* Requirement:
Your reply should reproduce each line below exactly and carry none of the pictures.

Source data:
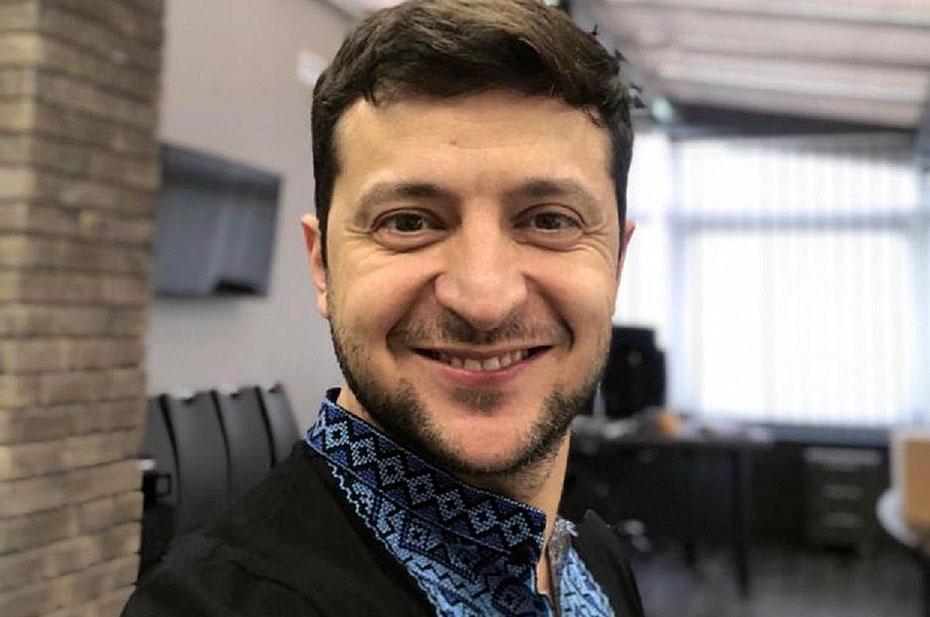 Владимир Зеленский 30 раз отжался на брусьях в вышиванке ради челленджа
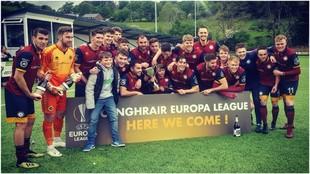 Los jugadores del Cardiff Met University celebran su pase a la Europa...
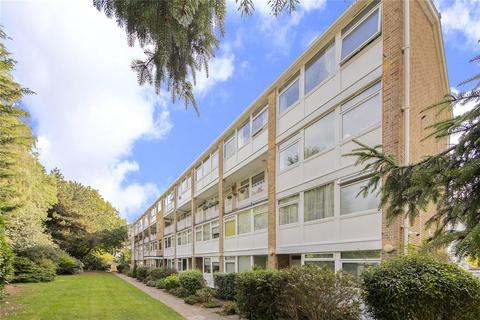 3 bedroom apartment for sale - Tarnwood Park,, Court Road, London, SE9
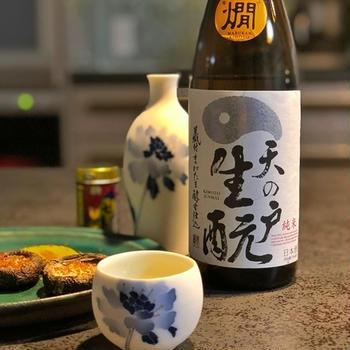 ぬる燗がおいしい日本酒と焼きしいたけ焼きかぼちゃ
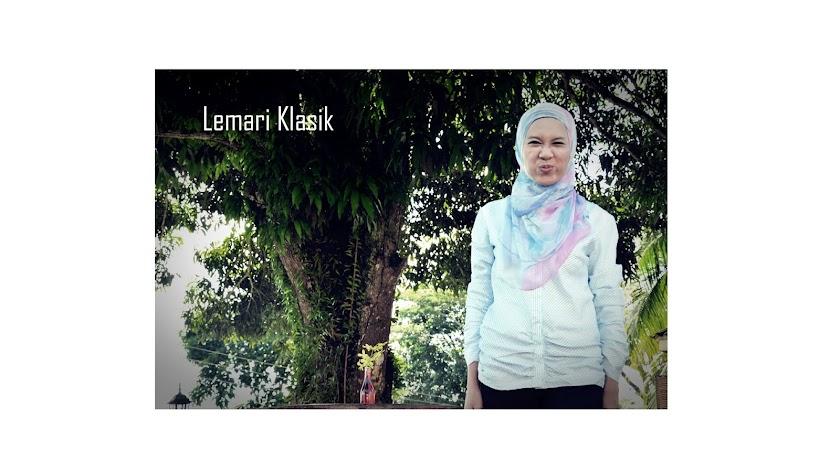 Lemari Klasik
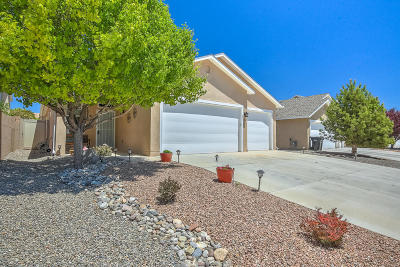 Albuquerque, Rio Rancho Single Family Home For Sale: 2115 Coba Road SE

* Finished task:
 Владимир Зеленский 30 раз отжался на брусьях в вышиванке ради челленджа
 Los jugadores del Cardiff Met University celebran su pase a la Europa...
 3 bedroom apartment for sale - Tarnwood Park,, Court Road, London, SE9
 ぬる燗がおいしい日本酒と焼きしいたけ焼きかぼちゃ
 Lemari Klasik
 Albuquerque, Rio Rancho Single Family Home For Sale: 2115 Coba Road SE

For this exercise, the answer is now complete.